According to Ali Jackson, a New York-based relationship coach, she may use ChatGPT for specific purposes but is not endorse it. In the past six months or so, she states “every one” of her clients has come her expressing concern about “chatfishing” or people who use AI to create everything on their dating apps – all the way down to the DMs they send. I asked Jackson if my strike against ChatGPT chumps was too strict. She said no, proceed and evaluate, though it might limit my dating pool – about 10% of the adult population now utilizes the tech.

“Ask yourself if your preference is truly serving your future goals,” Jackson said. “In your case, I would assume that’s one of your values, and it’s essential to find someone whose values are in sync with yours.”

More Individuals Expressing ChatGPT Apprehensions.

The aversion for AI extends beyond the dating sphere. Ana Pereira, 26, lives in Brooklyn and does sound for multiple live music venues across the city. She dreams about accessing her phone settings and disabling AI features on all her apps, though tech platforms from Google to Spotify make it nearly impossible to opt out. Pereira believes that using ChatGPT “shows such a laziness”.

“It’s like you can’t think for yourself, and you have to depend on an app for that,” she said.

A recent friend’s split was particularly ugly. She sided with one of them after discovering the other turned to ChatGPT, a notoriously awful therapy substitute, not their partner, when they wanted to talk about their feelings. “It’s like they refused to endure any uncomfortable human feelings,” she said. “They just wanted to deal with something and move on, which is not how things work.”

Suddenly I couldn’t do it by myself.

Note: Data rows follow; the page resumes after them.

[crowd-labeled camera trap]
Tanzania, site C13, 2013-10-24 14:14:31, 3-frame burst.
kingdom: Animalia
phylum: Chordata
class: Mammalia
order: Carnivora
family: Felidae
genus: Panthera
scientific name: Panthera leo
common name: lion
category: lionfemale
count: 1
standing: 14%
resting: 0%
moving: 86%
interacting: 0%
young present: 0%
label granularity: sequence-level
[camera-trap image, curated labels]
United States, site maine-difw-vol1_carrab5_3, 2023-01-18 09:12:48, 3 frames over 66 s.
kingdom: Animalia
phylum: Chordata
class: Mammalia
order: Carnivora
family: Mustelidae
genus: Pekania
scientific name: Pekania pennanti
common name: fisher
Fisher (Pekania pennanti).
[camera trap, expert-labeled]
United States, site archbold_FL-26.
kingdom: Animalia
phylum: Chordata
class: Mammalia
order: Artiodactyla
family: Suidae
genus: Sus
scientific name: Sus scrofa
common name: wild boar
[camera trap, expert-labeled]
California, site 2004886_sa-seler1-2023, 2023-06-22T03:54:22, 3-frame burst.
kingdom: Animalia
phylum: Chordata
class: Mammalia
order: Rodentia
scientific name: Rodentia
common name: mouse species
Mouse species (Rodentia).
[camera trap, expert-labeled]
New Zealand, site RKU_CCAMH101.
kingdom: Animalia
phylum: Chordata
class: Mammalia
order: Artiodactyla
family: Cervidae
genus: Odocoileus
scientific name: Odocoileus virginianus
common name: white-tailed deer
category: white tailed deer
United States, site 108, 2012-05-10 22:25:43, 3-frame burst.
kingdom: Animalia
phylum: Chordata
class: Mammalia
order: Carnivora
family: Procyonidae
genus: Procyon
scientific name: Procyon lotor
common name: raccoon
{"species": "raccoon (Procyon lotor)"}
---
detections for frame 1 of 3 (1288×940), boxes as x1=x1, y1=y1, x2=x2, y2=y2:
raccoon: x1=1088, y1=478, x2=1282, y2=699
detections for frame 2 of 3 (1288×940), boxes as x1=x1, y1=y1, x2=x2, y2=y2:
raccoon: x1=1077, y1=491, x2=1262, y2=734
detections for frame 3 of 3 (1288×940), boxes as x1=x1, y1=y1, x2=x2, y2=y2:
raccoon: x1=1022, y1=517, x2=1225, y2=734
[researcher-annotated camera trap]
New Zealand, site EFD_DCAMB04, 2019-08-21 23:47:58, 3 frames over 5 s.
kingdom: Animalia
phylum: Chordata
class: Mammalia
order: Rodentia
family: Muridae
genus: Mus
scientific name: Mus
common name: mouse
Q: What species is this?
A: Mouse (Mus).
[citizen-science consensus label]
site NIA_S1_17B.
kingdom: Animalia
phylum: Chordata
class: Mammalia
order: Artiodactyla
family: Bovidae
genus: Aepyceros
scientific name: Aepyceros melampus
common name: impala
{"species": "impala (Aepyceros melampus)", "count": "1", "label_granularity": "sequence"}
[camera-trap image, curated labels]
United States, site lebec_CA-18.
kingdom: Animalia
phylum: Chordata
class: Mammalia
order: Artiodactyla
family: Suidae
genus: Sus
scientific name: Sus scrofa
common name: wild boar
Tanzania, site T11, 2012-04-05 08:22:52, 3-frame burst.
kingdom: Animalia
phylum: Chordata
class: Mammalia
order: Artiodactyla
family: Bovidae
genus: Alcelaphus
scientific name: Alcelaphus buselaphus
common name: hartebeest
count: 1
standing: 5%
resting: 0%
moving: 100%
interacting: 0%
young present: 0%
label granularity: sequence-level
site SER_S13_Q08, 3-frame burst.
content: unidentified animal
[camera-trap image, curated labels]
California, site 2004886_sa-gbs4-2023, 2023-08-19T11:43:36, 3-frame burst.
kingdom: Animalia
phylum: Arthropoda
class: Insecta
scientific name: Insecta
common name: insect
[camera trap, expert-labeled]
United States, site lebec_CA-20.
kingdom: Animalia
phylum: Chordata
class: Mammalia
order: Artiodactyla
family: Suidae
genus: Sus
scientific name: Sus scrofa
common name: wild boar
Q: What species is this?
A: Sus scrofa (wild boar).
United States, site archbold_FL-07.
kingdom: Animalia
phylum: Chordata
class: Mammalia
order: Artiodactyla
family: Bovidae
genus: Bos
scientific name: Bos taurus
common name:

I was too dependent on AI to do the simplest things [at work].

Richard Barnes, who is 31 and is a marine biologist and restaurant server in Hawaii, is likewise weary. “I am not sure if I would think otherwise about someone who uses ChatGPT, but I would be like, ‘come on,’” he said. “You don’t need to rely on it to make a grocery list. Your life is likely not that hard. We can make the list together.”

Celebrity and Industry Backlash.

Guillermo del Toro’s statement that he’d “rather die” over using AI received significant attention. Similarly, SZA’s Instagram stories rant against the tech cautioning about “environmental racism” and showing fear over users who are “codependent on a machine”. Ditto still for when Simu Liu, Alison Roman, Céline Dion, Emily Blunt, and others make statements that are skeptical of AI in their respective industries. I think these quotes spread widely for a cause: people agree with them.

This attitude is present even among those in the tech sector. Last month, Pinterest introduced a filter that lets users disable AI content. Meta lets users hide, but not entirely deactivate, comparable content on Instagram. Sources suggested that “cursor resistance” is on the rise, as some Silicon Valley professionals won’t use AI to write their code.

{Luciano Noijeen, a lead software engineer working in Greece and the Netherlands, told me that he enthusiastically used AI in the past to write or punch up his coding.|According to Luciano Noijeen, a {lead|

Peter Allen
Peter Allen

A tech enthusiast and hardware reviewer specializing in storage solutions and system performance optimization.